Hospitality faces many challenges, now more than ever: from staffing shortages to rising costs and wider economic pressures. We are extremely grateful to work within such a nurturing and supportive environment, beginning at the very top. This means we have sufficient, well-cared-for staff, can procure ingredients of exceptional quality, and ultimately, deliver memorable experiences for our guests and remain relevant to today’s diners.

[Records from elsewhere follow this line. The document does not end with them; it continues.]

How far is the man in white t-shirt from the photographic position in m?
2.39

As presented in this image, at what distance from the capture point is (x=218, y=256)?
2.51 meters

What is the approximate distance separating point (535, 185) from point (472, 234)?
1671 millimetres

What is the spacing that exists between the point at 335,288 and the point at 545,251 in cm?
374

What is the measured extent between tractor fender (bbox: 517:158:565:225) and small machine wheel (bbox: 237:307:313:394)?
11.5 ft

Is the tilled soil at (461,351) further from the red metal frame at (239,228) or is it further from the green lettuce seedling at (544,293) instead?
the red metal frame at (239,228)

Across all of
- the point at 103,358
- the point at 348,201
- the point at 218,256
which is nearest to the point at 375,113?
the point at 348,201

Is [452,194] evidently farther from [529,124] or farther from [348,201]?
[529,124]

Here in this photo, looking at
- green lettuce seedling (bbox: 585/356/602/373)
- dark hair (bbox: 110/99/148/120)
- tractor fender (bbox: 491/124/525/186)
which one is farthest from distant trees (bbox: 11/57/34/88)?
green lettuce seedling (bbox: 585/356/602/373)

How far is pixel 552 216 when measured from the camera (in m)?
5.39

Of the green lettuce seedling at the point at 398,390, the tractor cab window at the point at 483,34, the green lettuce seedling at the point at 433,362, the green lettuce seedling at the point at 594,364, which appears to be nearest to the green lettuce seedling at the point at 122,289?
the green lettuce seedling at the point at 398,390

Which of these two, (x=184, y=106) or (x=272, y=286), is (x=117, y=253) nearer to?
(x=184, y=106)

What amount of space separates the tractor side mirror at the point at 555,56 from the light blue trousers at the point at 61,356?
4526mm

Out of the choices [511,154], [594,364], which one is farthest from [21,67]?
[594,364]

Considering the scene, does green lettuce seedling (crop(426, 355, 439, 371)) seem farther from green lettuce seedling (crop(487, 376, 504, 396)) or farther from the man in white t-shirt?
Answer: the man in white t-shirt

Which chefs have inspired you?  

Any chef who has truly learned their craft, worked their way up through the kitchen brigade, and continues to thrive is inspirational to me. It is an incredibly challenging career, and to see those who have persevered and built a successful path through dedication and hard work is something I deeply admire.

There are, of course, chefs who have personally shaped my career and inspired me along the way. John Williams, Adam Smith and Spencer Metzger. Working alongside them and witnessing their approach, discipline and relentless pursuit of perfection has been truly motivating.

What is your approach to sustainability in your cooking?  

We work with some great suppliers from around the UK, who supply us with the best British produce. Some of our herb growers pick-to-order, and deliver the same day. We minimise waste where possible, and are open-minded about new ingredients and suppliers – which is key.

What would you like your next project to be?  

I would like to continue to develop the team and the culture at the Ritz. We have really been building relationships with both front and back-of-house staff to create a harmony within all of the outlets: from afternoon tea in the Palm Court, The Rivoli Bar and the Restaurant and I would love to see these relationships grow even further.

What is your favourite dish, and who cooks it?  

The chocolate tart at L’ambroisie in Paris – I have always much preferred savoury dishes to sweet, but that chocolate tart is something I’ll never forget. My favourite overall meal would be at Ynyshir by Gareth Ward. Out of the many courses, it would be impossible to choose a favourite.

But, for comfort it would be my grandmother’s dhal and rice. I still remember the exact taste when I first went to India to visit her over 20 years ago – it’s simply delicious. Something that has very few ingredients and seems very achievable to make, but I’ve tried many times over the years and it just isn’t the same!